--- Consigne 1 ---
Selon le compte rendu sur le « Dictionnaire du communisme », chez quel éditeur cet ouvrage paraît-il ?
--- Consigne 2 ---
Poursuivez le compte rendu du « Dictionnaire du communisme » après sa dernière phrase.

Un « Dictionnaire du communisme »


DIX ANS APRÈS LE "LIVRE NOIR..." 
SOUS LA DIRECTION DE STÉPHANE COURTOIS

Dix ans après son « Livre noir du communisme » (R.Laffont, 850 p., 1997), Stéphane Courtois remet ça avec ce « Dictionnaire du communisme » publié chez Larousse.
Prévoyant une nouvelle polémique, l’éditeur a pris lui-même la précaution - y compris dès la campagne promotionnelle du livre - d’indiquer : "Dix ans après le Livre noir du communisme, un nouvel ouvrage qui fera débat. La rigueur d’un dictionnaire relevée par le point de vue d’un historien engagé"
L’ouvrage se compose de trois parties.
-  La première est une assez brève introduction de S.Courtois lui-même. Il y donne d’emblée ses propres réponses à une série de huit questions sur le communisme, qui en fait tournent très vite en autant d’affirmations traduisant, dès leur formulation, son approche. On imagine aisément ses réponses :
  • Un communisme ou des communismes ?
  • Pourquoi le communisme dans la Russie de 1917 ?
  • Le communisme : un bon idéal mal mis en œuvre ?
  • La terreur : fruit des circonstances ou de l’idéologie léniniste ?
  • Le Parti communiste français : un parti totalitaire ?
  • Communisme et nazisme : Peut-on les comparer ?
  • Quelle mémoire du communisme ?
  • Quelle histoire du communisme ?
Finalement il s’autorise cette réponse globale, qui résume bien l’orientation de l’entreprise : "Le communisme du XXe siécle a bien été un phénomène totalitaire étendu a tous les continents, qui perdure dans certains pays et qui a laissé de profondes cicatrices dans ceux où il avait imposé sa domination. La période postcommuniste ouverte en 1989-1991 s’étalera sans doute sur deux ou trois décennies, le temps que la décommunisation des structures et des esprits fasse son œuvre à travers le changement des générations. Et si l’"Idée" - celle d’une société égalitaire et prospère où l’individu ne serait plus aliéné - demeure vivace au cœur des hommes, ils devraient se souvenir qu’elle a débouché au XXe siècle sur une tragique illusion" (p.19). Nul doute qu’elle prédétermine fortement la conception et toute lecture de la suite.

--- Matériel fourni ---
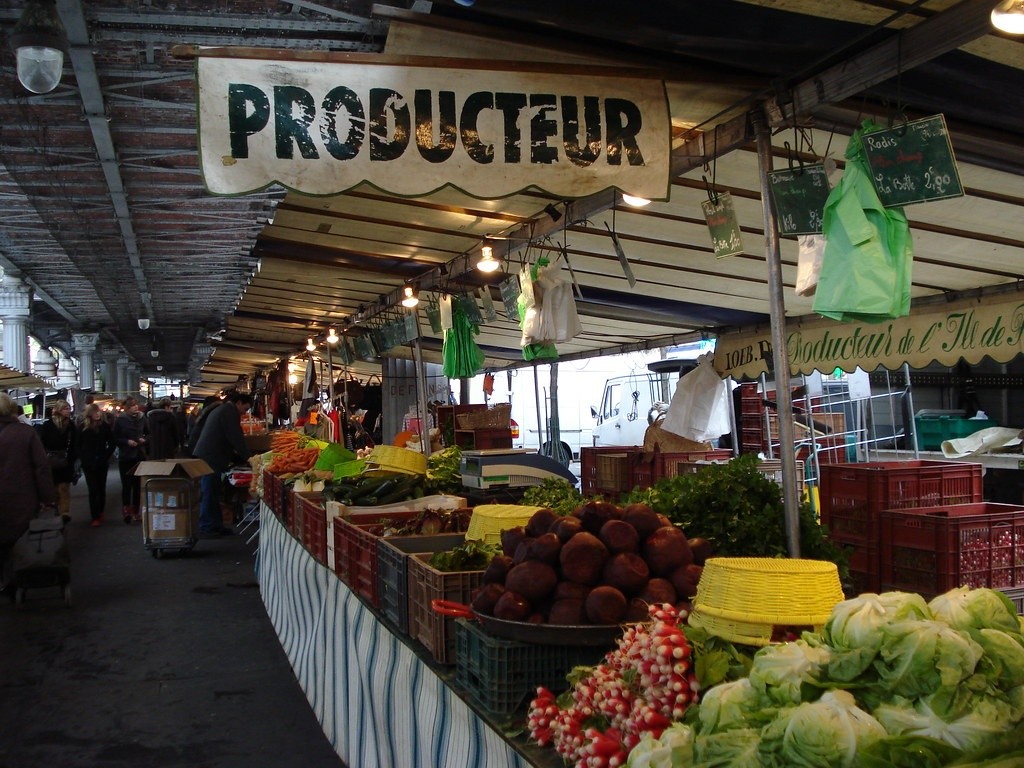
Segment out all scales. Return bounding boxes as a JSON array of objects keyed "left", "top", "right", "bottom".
[{"left": 460, "top": 448, "right": 579, "bottom": 507}]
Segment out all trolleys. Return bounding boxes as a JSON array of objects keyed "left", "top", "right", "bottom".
[{"left": 145, "top": 476, "right": 199, "bottom": 559}]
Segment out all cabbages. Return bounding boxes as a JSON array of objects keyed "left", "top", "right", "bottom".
[{"left": 623, "top": 584, "right": 1024, "bottom": 768}]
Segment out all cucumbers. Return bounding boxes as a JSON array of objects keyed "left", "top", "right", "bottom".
[{"left": 318, "top": 471, "right": 425, "bottom": 506}]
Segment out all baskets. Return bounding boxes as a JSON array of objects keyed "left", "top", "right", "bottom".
[
  {"left": 688, "top": 557, "right": 846, "bottom": 649},
  {"left": 457, "top": 402, "right": 512, "bottom": 431}
]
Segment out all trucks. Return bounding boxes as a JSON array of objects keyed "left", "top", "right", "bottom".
[{"left": 449, "top": 361, "right": 678, "bottom": 466}]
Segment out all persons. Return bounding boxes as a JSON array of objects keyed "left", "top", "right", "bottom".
[
  {"left": 0, "top": 393, "right": 56, "bottom": 594},
  {"left": 144, "top": 397, "right": 180, "bottom": 460},
  {"left": 16, "top": 399, "right": 80, "bottom": 525},
  {"left": 176, "top": 406, "right": 187, "bottom": 450},
  {"left": 187, "top": 391, "right": 252, "bottom": 536},
  {"left": 114, "top": 397, "right": 151, "bottom": 522},
  {"left": 75, "top": 395, "right": 116, "bottom": 528},
  {"left": 305, "top": 401, "right": 334, "bottom": 443}
]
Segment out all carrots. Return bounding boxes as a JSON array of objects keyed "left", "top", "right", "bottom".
[{"left": 267, "top": 430, "right": 321, "bottom": 473}]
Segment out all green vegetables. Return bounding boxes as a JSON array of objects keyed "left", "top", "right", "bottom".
[
  {"left": 523, "top": 449, "right": 854, "bottom": 583},
  {"left": 422, "top": 445, "right": 466, "bottom": 485},
  {"left": 372, "top": 508, "right": 503, "bottom": 573}
]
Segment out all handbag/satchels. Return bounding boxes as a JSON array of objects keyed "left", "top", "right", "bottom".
[{"left": 47, "top": 451, "right": 66, "bottom": 469}]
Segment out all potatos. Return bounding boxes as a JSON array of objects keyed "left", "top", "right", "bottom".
[{"left": 471, "top": 498, "right": 704, "bottom": 622}]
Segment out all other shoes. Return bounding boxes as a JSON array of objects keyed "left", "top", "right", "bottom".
[
  {"left": 123, "top": 506, "right": 134, "bottom": 522},
  {"left": 135, "top": 515, "right": 142, "bottom": 522},
  {"left": 197, "top": 527, "right": 235, "bottom": 540},
  {"left": 92, "top": 513, "right": 104, "bottom": 526}
]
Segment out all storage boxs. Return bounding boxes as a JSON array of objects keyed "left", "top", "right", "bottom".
[
  {"left": 126, "top": 459, "right": 214, "bottom": 508},
  {"left": 326, "top": 494, "right": 468, "bottom": 571},
  {"left": 454, "top": 617, "right": 608, "bottom": 722},
  {"left": 437, "top": 404, "right": 512, "bottom": 451},
  {"left": 407, "top": 551, "right": 486, "bottom": 671},
  {"left": 262, "top": 469, "right": 325, "bottom": 564},
  {"left": 140, "top": 503, "right": 199, "bottom": 544},
  {"left": 332, "top": 510, "right": 464, "bottom": 608},
  {"left": 910, "top": 417, "right": 995, "bottom": 451},
  {"left": 377, "top": 536, "right": 468, "bottom": 635},
  {"left": 579, "top": 445, "right": 1024, "bottom": 618},
  {"left": 733, "top": 382, "right": 859, "bottom": 463}
]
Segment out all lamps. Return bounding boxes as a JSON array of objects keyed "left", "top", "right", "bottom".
[
  {"left": 137, "top": 314, "right": 150, "bottom": 330},
  {"left": 157, "top": 365, "right": 163, "bottom": 372},
  {"left": 8, "top": 0, "right": 70, "bottom": 93},
  {"left": 151, "top": 349, "right": 159, "bottom": 357}
]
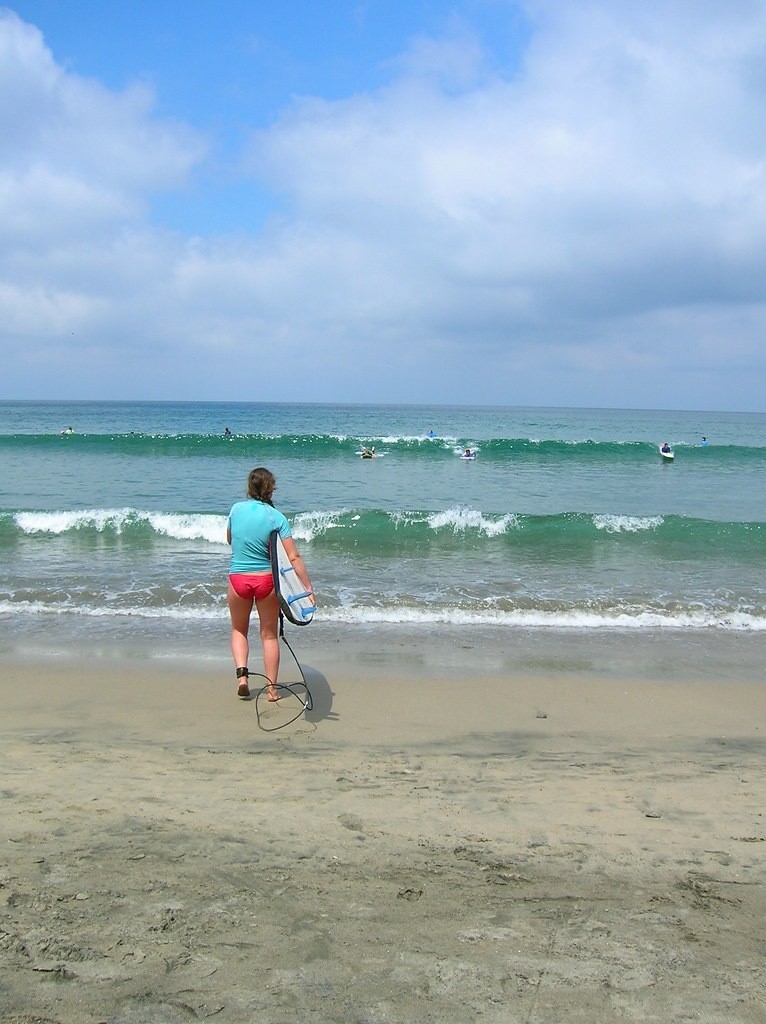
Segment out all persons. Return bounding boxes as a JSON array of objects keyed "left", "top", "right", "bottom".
[
  {"left": 701, "top": 438, "right": 708, "bottom": 446},
  {"left": 462, "top": 449, "right": 475, "bottom": 457},
  {"left": 662, "top": 443, "right": 670, "bottom": 453},
  {"left": 224, "top": 428, "right": 231, "bottom": 435},
  {"left": 65, "top": 427, "right": 74, "bottom": 435},
  {"left": 361, "top": 446, "right": 375, "bottom": 457},
  {"left": 429, "top": 431, "right": 435, "bottom": 437},
  {"left": 226, "top": 467, "right": 315, "bottom": 702}
]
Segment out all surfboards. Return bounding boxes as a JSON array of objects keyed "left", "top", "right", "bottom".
[{"left": 271, "top": 530, "right": 317, "bottom": 626}]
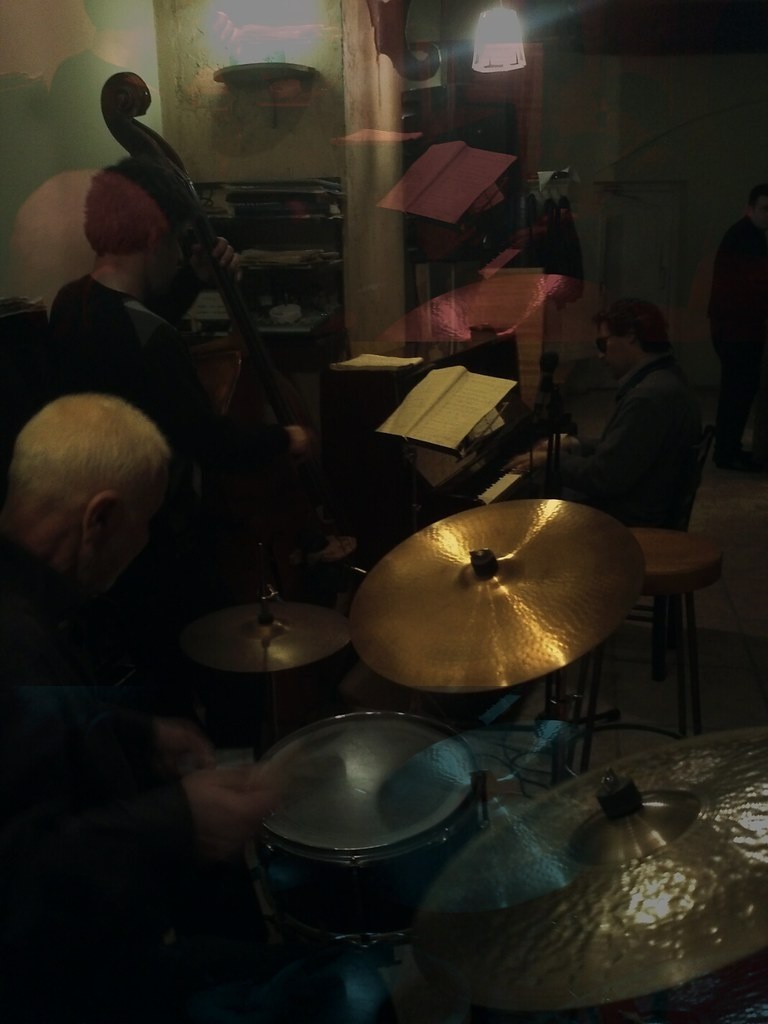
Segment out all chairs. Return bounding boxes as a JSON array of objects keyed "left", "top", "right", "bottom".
[{"left": 629, "top": 422, "right": 718, "bottom": 682}]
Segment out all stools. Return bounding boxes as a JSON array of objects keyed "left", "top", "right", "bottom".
[{"left": 567, "top": 527, "right": 723, "bottom": 775}]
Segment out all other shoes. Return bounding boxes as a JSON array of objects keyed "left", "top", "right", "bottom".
[{"left": 712, "top": 448, "right": 765, "bottom": 472}]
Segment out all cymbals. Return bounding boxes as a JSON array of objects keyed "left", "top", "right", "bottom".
[
  {"left": 349, "top": 498, "right": 647, "bottom": 692},
  {"left": 179, "top": 600, "right": 350, "bottom": 673},
  {"left": 407, "top": 725, "right": 767, "bottom": 1012}
]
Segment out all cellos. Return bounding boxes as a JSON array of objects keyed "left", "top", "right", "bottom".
[{"left": 99, "top": 74, "right": 359, "bottom": 600}]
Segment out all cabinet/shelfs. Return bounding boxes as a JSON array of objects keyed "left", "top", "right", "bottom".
[{"left": 186, "top": 178, "right": 345, "bottom": 343}]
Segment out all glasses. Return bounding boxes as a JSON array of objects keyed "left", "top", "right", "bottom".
[{"left": 596, "top": 333, "right": 615, "bottom": 354}]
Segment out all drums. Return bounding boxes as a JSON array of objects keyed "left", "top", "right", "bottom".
[{"left": 252, "top": 710, "right": 492, "bottom": 960}]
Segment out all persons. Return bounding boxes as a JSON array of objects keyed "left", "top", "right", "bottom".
[
  {"left": 503, "top": 303, "right": 704, "bottom": 528},
  {"left": 46, "top": 170, "right": 355, "bottom": 563},
  {"left": 708, "top": 176, "right": 768, "bottom": 473},
  {"left": 0, "top": 395, "right": 284, "bottom": 1015}
]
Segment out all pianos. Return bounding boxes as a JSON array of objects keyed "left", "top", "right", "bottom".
[{"left": 320, "top": 328, "right": 564, "bottom": 538}]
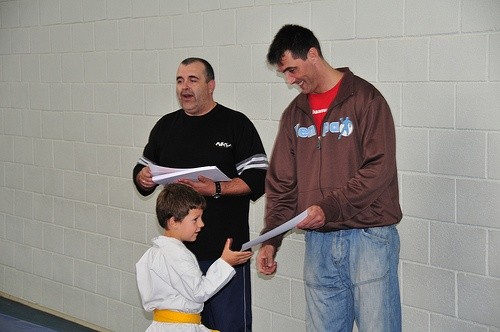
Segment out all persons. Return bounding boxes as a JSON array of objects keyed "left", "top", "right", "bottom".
[
  {"left": 133, "top": 57, "right": 270, "bottom": 332},
  {"left": 255, "top": 24, "right": 403, "bottom": 332},
  {"left": 135, "top": 183, "right": 255, "bottom": 332}
]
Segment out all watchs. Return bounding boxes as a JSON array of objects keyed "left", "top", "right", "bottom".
[{"left": 212, "top": 182, "right": 222, "bottom": 199}]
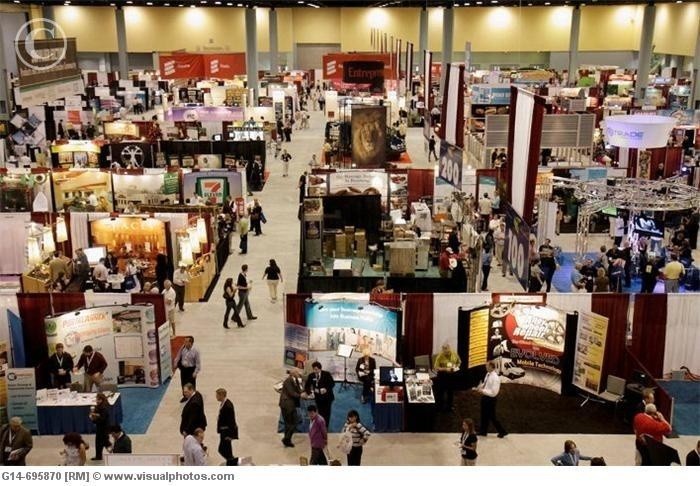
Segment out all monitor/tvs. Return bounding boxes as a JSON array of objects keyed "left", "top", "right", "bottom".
[
  {"left": 633, "top": 216, "right": 667, "bottom": 238},
  {"left": 323, "top": 192, "right": 383, "bottom": 230},
  {"left": 602, "top": 208, "right": 619, "bottom": 218},
  {"left": 378, "top": 365, "right": 403, "bottom": 385}
]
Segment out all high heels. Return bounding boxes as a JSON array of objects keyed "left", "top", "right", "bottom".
[{"left": 238, "top": 324, "right": 246, "bottom": 327}]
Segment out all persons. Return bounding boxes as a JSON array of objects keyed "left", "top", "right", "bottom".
[{"left": 0, "top": 78, "right": 700, "bottom": 466}]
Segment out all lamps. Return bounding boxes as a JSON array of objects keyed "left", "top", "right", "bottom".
[
  {"left": 27, "top": 236, "right": 43, "bottom": 279},
  {"left": 56, "top": 214, "right": 68, "bottom": 256},
  {"left": 43, "top": 222, "right": 56, "bottom": 262}
]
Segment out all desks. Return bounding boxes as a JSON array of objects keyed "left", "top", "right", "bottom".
[{"left": 37, "top": 392, "right": 122, "bottom": 435}]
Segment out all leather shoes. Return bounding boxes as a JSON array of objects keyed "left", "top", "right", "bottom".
[
  {"left": 282, "top": 439, "right": 294, "bottom": 447},
  {"left": 476, "top": 432, "right": 487, "bottom": 436},
  {"left": 498, "top": 432, "right": 508, "bottom": 438},
  {"left": 248, "top": 317, "right": 257, "bottom": 319},
  {"left": 181, "top": 397, "right": 188, "bottom": 402}
]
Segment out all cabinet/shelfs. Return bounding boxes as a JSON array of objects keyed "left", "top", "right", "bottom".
[{"left": 21, "top": 251, "right": 75, "bottom": 294}]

--- Réponse rédigée 1 ---
Il paraît chez Larousse.

--- Réponse rédigée 2 ---
- La deuxième, intitulée «  Temps forts  », rappelle les étapes chronologiques, depuis les origines du communisme (« L’éternel communisme »), jusqu’à « l’implosion de l’URSS en 1991 ». Après, plus rien. Curieux « éternel » qui s’arrête ainsi en 1991.
- En troisième partie figure le dictionnaire proprement dit : avec plus de 150 entrées consacrées soit aux grandes personnalités (Marx, Lénine, Trotski, Mao, Castro etc.), soit aux organisations (PCUS, PCF, Kominform, police politique), soit aux événements (Grand bond en avant, Grande terreur, Coup de Prague, Pacte germano-soviétique) et enfin à quelques dossiers consacrés à l’économie, à la société, à la vie culturelle, mais aussi à la face obscure du communisme (Laogai, Goulag, Khmers rouges, etc.), et à quelques aspects très restreints de l’actualité du communisme (néo-communisme, anticapitalisme...).
Dans son introduction S.Courtois explique que "le moment était venu de réunir un ensemble de spécialistes des diverses aires concernées par le communisme et de plusieurs disciplines - historiens, mais aussi politologues, sociologues, économistes et spécialistes pour établir une synthèse" (p.19). L’ouvrage comporte ici - comme en son temps le Livre noir - certaines contributions plus nuancées que l’introduction, parfois même de qualité, rédigées par une équipe d’une vingtaine de contributeurs, à la renommée et aux articles très inégaux, en consistance et en intérêt.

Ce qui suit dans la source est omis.